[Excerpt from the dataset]

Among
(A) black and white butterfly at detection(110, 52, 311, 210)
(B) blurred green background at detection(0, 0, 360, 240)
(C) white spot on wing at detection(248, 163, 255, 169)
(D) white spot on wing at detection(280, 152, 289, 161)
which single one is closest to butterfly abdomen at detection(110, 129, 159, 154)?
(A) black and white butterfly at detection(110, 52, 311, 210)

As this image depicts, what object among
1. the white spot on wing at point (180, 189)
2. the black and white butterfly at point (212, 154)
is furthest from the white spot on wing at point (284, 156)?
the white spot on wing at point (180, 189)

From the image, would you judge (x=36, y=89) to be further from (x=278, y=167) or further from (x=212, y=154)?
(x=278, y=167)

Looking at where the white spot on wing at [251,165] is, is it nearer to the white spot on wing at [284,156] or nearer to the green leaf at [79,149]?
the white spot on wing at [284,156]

---

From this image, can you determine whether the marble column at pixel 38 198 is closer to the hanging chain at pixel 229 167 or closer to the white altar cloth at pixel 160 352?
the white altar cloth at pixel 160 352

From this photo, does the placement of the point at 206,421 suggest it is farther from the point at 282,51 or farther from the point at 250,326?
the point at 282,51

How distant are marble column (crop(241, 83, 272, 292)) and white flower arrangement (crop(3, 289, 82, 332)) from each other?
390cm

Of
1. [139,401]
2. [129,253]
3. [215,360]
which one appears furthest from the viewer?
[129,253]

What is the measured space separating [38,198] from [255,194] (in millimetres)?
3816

...

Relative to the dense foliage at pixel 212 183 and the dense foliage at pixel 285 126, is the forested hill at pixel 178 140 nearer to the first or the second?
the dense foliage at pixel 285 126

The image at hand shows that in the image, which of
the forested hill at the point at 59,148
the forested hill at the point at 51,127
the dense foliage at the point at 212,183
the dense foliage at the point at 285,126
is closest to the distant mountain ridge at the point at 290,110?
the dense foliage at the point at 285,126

### What the task asks
Please count how many lines of the data above contain the word "nearer" and give only that number.

### Exercise output
2